>> begin RECORDS PROVIDED

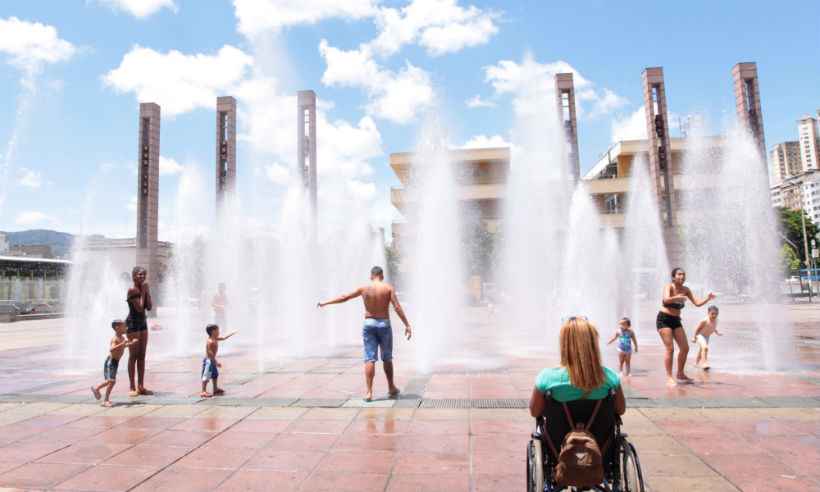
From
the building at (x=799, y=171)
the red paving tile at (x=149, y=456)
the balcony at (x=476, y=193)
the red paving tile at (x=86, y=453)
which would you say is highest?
the building at (x=799, y=171)

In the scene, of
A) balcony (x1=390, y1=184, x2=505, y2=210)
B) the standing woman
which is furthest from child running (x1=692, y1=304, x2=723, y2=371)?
balcony (x1=390, y1=184, x2=505, y2=210)

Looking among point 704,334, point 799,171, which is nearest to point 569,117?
point 704,334

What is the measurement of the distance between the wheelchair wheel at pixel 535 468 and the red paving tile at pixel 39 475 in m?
3.28

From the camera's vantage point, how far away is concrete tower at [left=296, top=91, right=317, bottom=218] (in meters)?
32.8

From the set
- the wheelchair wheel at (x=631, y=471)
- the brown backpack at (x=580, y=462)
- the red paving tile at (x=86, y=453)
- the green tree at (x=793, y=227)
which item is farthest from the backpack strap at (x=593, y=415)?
the green tree at (x=793, y=227)

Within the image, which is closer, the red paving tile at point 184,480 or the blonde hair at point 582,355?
the blonde hair at point 582,355

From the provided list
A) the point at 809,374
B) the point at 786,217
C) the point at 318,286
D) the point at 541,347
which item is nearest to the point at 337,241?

>> end RECORDS PROVIDED

__AIM OF THE EXERCISE__:
Convert every line of the listing above into a Markdown table with the columns "No." and "Line", where "No." numbers each line in order. Leave out the blank lines and the pictures.

__COMPLETE RESPONSE__:
| No. | Line |
|---|---|
| 1 | From |
| 2 | the building at (x=799, y=171) |
| 3 | the red paving tile at (x=149, y=456) |
| 4 | the balcony at (x=476, y=193) |
| 5 | the red paving tile at (x=86, y=453) |
| 6 | which would you say is highest? |
| 7 | the building at (x=799, y=171) |
| 8 | In the scene, of |
| 9 | A) balcony (x1=390, y1=184, x2=505, y2=210) |
| 10 | B) the standing woman |
| 11 | which is furthest from child running (x1=692, y1=304, x2=723, y2=371)? |
| 12 | balcony (x1=390, y1=184, x2=505, y2=210) |
| 13 | Looking among point 704,334, point 799,171, which is nearest to point 569,117? |
| 14 | point 704,334 |
| 15 | What is the measurement of the distance between the wheelchair wheel at pixel 535 468 and the red paving tile at pixel 39 475 in m? |
| 16 | 3.28 |
| 17 | From the camera's vantage point, how far away is concrete tower at [left=296, top=91, right=317, bottom=218] (in meters)? |
| 18 | 32.8 |
| 19 | From the set |
| 20 | - the wheelchair wheel at (x=631, y=471) |
| 21 | - the brown backpack at (x=580, y=462) |
| 22 | - the red paving tile at (x=86, y=453) |
| 23 | - the green tree at (x=793, y=227) |
| 24 | which item is farthest from the backpack strap at (x=593, y=415)? |
| 25 | the green tree at (x=793, y=227) |
| 26 | Within the image, which is closer, the red paving tile at point 184,480 or the blonde hair at point 582,355? |
| 27 | the blonde hair at point 582,355 |
| 28 | From the provided list |
| 29 | A) the point at 809,374 |
| 30 | B) the point at 786,217 |
| 31 | C) the point at 318,286 |
| 32 | D) the point at 541,347 |
| 33 | which item is nearest to the point at 337,241? |